• Bu alıştırmada istenenler:
a – Lütfen glütensiz beslenme yazısında marketlerde bulunabildiği söylenen glütensiz ürün çeşitlerinin hepsini sıralayın.
b – Glütensiz beslenme yazısını son cümlesinden sonra sürdürün.

• Verilen metin parçası:
* * * * *

Şefff Gizem
Son yıllarda yemek masalarımızda ve market raflarında yeni bir kavram sıkça duyuluyor: glütensiz beslenme. Kimileri için zorunlu bir yaşam biçimi, kimileri içinse sağlıklı yaşamın yeni trendi. Peki işin aslı nedir?
Glüten, buğday, arpa, çavdar gibi tahıllarda bulunan bir protein. Hamuru kabartan, ekmeğe esneklik veren bu madde, aslında pek çok kişi için zararsız. Ancak çölyak hastalığı olan bireyler için durum farklı. Glüten tüketimi, onların bağırsaklarında ciddi tahribata yol açıyor ve hayat kalitelerini derinden etkiliyor. İşte bu noktada glütensiz beslenme, onlar için bir tercih değil; hayati bir zorunluluk.
Öte yandan, çölyak hastalığı olmadığı halde glütensiz beslenen büyük bir kesim var. Daha hafif hissetmek, kilo kontrolü sağlamak ya da sindirim sistemini rahatlatmak amacıyla bu yola başvuruyorlar. Ama şunu unutmamak gerekir ki, glütensiz beslenme “herkese” gerekli değil. Bilinçsiz uygulandığında, vitamin ve mineral eksiklikleri ortaya çıkabilir.
Bugün artık marketlerde glütensiz un, makarna, ekmek hatta tatlı çeşitlerini bulabiliyoruz. Çölyak hastaları için bu büyük bir kolaylık. Fakat dikkat edilmesi gereken nokta şu: Glütensiz ürünlerin bazılarında katkı maddeleri daha fazla olabiliyor. Yani sadece “glütensiz” etiketi görmek, o ürünün tamamen sağlıklı olduğu anlamına gelmiyor.

* * * * *

• Veri seti kesiti:
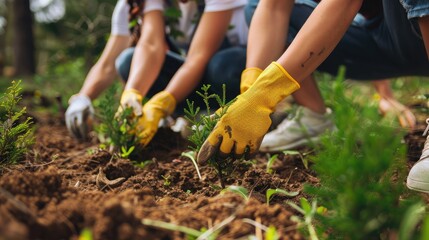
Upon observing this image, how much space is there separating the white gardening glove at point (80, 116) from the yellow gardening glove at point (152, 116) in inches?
25.9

* * * * *

• Sırasıyla yanıtlar:
a – Un, makarna, ekmek ve tatlı çeşitleri.

b –
Kendi Yolculuğumdan Notlar
Ben de zaman zaman glütensiz beslenmeyi deneyen biri olarak şunu fark ettim: Asıl mesele sadece neyi yemediğiniz değil, yerine ne koyduğunuz. Glütensiz ekmek bulmak kolay ama gerçekten doyurucu ve besleyici bir alternatif bulmak her zaman o kadar kolay olmuyor. Bazen market raflarındaki rengârenk paketlere aldanıp sağlıklı beslendiğinizi sanıyorsunuz, oysa içerik listesini okuyunca durum değişiyor.
En güzeli; kendi mutfağınızda, kendi emeğinizle hazırladığınız glütensiz tarifler. Mısır unundan yapılmış bir börek ya da nohut unundan hazırlanmış bir krep, sadece sağlıklı değil aynı zamanda kendi kültürümüzle de uyumlu olabilir. Benim için glütensiz beslenmenin en önemli öğretisi şu oldu: Özüne dönmek, doğal ve basit gıdalara yönelmek.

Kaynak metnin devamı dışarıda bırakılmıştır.